3.3. Genetic Diversity, Population Structure and PCA

Sugarcane is a complex polyploid plant species with a large genome size and a high level of genetic diversity [11]. The presence of sub-populations in a mapping population can create challenges for association studies, and methods such as STRUCTURE and PCA are often used to deal with false positives related to population structure [21]. These methods can be used to identify and control population structure in order to increase the power to detect true associations in a GWAS. It is also noted that the use of STRUCTURE may be limited in the case of sugarcane due to its complex polyploid genome and the lack of clear discontinuities in the population [16]. In this study, both PCA and STRUCTURE were used as a random component in the GWAS analysis to control for population structure and maximize the power to detect true associations. The results of the population structure analysis, the phylogenetic analysis and the distribution of genotypes on the PCA were all consistent with one another, suggesting a high level of consistency in the data.

3.4. Genome-Wide Association Study

The long breeding cycles in sugarcane have resulted in large blocks of linkage disequilibrium (LD), which can be advantageous for identifying markers associated with genes that regulate important agronomic traits [47]. However, the highly heterozygous genome of sugarcane and severe inbreeding depression for certain traits can make it difficult to study the F1 progeny of two heterozygous parents, or even the selfed progeny population of a selected cultivar [22]. That is why linkage mapping has limitations, such as inflating estimates and hard-to-find minor QTLs. Multiple models were developed, including SMR, GLM, MLM and FarmCPU, etc., for GWAS based on linkage disequilibrium. Nonetheless, the performance of these models can vary depending on the specific population, the trait being studied and the environment in which the study was conducted [48]. Previous research has shown that the differences in the performance of these models are often due to the interactions between the methods and other factors [49,50]. Each of these models has its own strengths and limitations, and researchers may comprehensively consider more models based on the specific research question and the data available.

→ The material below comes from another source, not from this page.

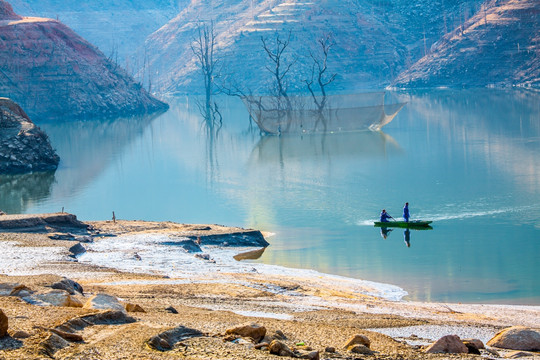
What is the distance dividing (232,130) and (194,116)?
24.1 meters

In this case, we applied four GWAS models to identify QTLs of fiber and sucrose contents with the LOD threshold > 2.0. These trait-associated QTLs (Table S3) were highly consistent with former reports, at 24/28 [45] in sucrose content and 2/3 in fiber contents [46]. Then, considering the consistency among models, 13 and 9 markers were selected as putative QTLs for fiber and sucrose contents, respectively. Of these, most of the alleles were AFLPs, while only two SSRs and one TRAP were associated with sucrose content and one SSR was associated with fiber. This is likely to be caused by differences in the number of markers and the level of polymorphism; therefore, the type of marker used can also affect the accuracy and reliability of GWAS results.

3.5. Genomic Prediction

Normally, genomic prediction (GP) does not work well for traits that are influenced by complex interactions between multiple genes and the environment. Therefore, the traits with high heritability, such as the sucrose and fiber contents in this study, would be more suitable for breeding value prediction by GP [51,52]. We selected the most popular and reliable GP models that have been applied to sugarcane, including one BLUP model and four Bayesian models in this case. The accuracies of GP based on a Trait-associated-allele set (Table S4) were higher than the All-allele set, which demonstrated the importance of significant alleles. It is worth noting that in all GP models, predictions for fiber content were higher than those for sucrose content, which is consistent with their heritability, demonstrating the reliability of the prediction.
The typical breeding cycle for sugarcane can vary depending on the specific cultivar, growing conditions and breeding method, but it can often last 12–15 years or even longer for a new cultivar, including time for seed production, growth, evaluation and selection [13,14]. In the last two years, researchers began to introduce the GP technology into sugarcane breeding, which involves many traits such as yield, bagasse, sucrose and disease resistance based on SNP markers [35,36,37,38]. For these applications, using DNA markers associated with specific traits of interest, breeders can identify individuals with desirable traits early in the growth cycle, before they become fully mature. This allows breeders to make their selections more quickly and helps reduce the time and labor consumption required to evaluate the crop. Additionally, GP and marker-assisted selection can help breeders to track progress more accurately while pursuing their breeding goals, as well as avoiding selections that are likely to negatively affect other traits. However, the use of large-scale sequencing or diversity array technology for molecular data analysis can be expensive and requires advanced technology. This study was the first to use SSR, AFLP and TRAP for GP analysis in sugarcane, which makes it more practical and reliable for breeding teams with limited resources [53,54].

4. Materials and Methods

4.1. Plant Materials

A mapping population of LCP 85-384 sugarcane with 237 genetically verified self progenies was used in this study. LCP 85-384 was developed from a cross between CP 77-310 and CP 77-407 through a collaboration among the Louisiana State University Ag Center, the USDA-ARS Sugarcane Research Unit, and the American Sugarcane League of the USA, Inc. [39].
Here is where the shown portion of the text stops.